_Фрагмент документа_.
_ _ _ _ _

Строительство Юрия владимирского. Георгиевский собор
Архитектура Восточной Европы. Средние века > Владимиро-Суздальская архитектура
Владимиро-суздальская архитектура XIII в.
1 — Нижний-Новгород. Михаило-Архангельский собор, 1227—1229 гг. (план); 2 — Юрьев-Польский. Георгиевский собор, 1230—1234 гг. (план с усыпальницей; северный фасад; реконструкция северного фасада; детали)
1 — Нижний-Новгород. Михаило-Архангельский собор, 1227—1229 гг. (план); 2 — Юрьев-Польский. Георгиевский собор, 1230—1234 гг. (план с усыпальницей; северный фасад; реконструкция северного фасада; детали)
Георгиевский собор в Юрьеве-Польском (1230—1234), сменивший, как суздальский и ростовский соборы, храм Долгорукого, пережил в XV в. симптоматичную для всех этих памятников катастрофу: обрушился его верх. Руины были разобраны в 1471 г. московским строителем В.Д. Ермолиным. Он сохранил частично уцелевшие стены храма и надстроил их, уложив в беспорядке неповрежденные резные камни и оставив науке загадку о первоначальном их размещении и облике храма в целом.
Подобно своим предшественникам — соборам Нижнего-Новгорода — это был четырехстолпный храм с тремя открытыми внутрь притворами, увеличивавшими его площадь, и маленьким Троицким приделом-усыпальницей у северо-восточного угла. Характерны преобладание широких средних нефов и узость боковых, квадратное (без закрестий) сечение сравнительно тонких столбов с изящными выемками на углах и отсутствие настенных лопаток. Хор здесь не было, видимо, их заменяла открывавшаяся арочным проемом внутрь княжеская "ложа", расположенная, как в суздальском соборе, во втором этаже западного, более высокого притвора. Свободный и просторный интерьер обильно освещался двумя ярусами высоких окон.
Юрьев-Польский. Георгиевский собор. Деталь южного фасада
Первоначально собор не был таким приземистым, каким его восстановил Ермолин. Над его колончатым поясом поднимался верхний ярус, примерно равный по высоте нижнему и завершавшийся килевидными закомарами. Есть основания предполагать, что храм имел ярусный башнеобразный верх с трехлопастными арками по сторонам постамента; это, видимо, и повлекло его крушение.

_ _ _ _ _

_Исходные данные_.
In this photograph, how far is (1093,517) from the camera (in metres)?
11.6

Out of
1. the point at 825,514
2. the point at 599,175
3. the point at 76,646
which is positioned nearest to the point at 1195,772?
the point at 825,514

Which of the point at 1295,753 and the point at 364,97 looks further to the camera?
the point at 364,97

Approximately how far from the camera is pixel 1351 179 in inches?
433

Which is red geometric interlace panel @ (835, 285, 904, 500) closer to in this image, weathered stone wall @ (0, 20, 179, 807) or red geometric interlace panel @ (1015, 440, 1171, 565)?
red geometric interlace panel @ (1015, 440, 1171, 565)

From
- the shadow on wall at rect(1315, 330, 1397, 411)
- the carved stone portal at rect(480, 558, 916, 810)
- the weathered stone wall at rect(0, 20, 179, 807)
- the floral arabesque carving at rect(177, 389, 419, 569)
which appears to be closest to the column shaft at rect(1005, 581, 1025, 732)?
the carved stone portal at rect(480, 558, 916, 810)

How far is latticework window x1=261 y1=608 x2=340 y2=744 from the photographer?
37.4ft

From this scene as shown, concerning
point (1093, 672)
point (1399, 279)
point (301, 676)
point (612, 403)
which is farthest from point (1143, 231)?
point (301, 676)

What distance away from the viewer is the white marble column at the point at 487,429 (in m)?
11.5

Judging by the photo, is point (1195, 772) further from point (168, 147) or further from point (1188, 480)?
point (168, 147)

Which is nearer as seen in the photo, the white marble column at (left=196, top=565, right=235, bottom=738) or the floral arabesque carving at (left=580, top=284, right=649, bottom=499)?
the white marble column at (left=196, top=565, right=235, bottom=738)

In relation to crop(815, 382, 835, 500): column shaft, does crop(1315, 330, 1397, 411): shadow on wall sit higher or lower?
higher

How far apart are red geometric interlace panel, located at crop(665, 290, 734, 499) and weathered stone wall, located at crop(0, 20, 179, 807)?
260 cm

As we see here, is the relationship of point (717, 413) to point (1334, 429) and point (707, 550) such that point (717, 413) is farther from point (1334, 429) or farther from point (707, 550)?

_ _ _ _ _

В каком году московский строитель В.Д. Ермолин разобрал руины Георгиевского собора в Юрьеве-Польском, согласно тексту о владимиро-суздальской архитектуре?

В 1471 году.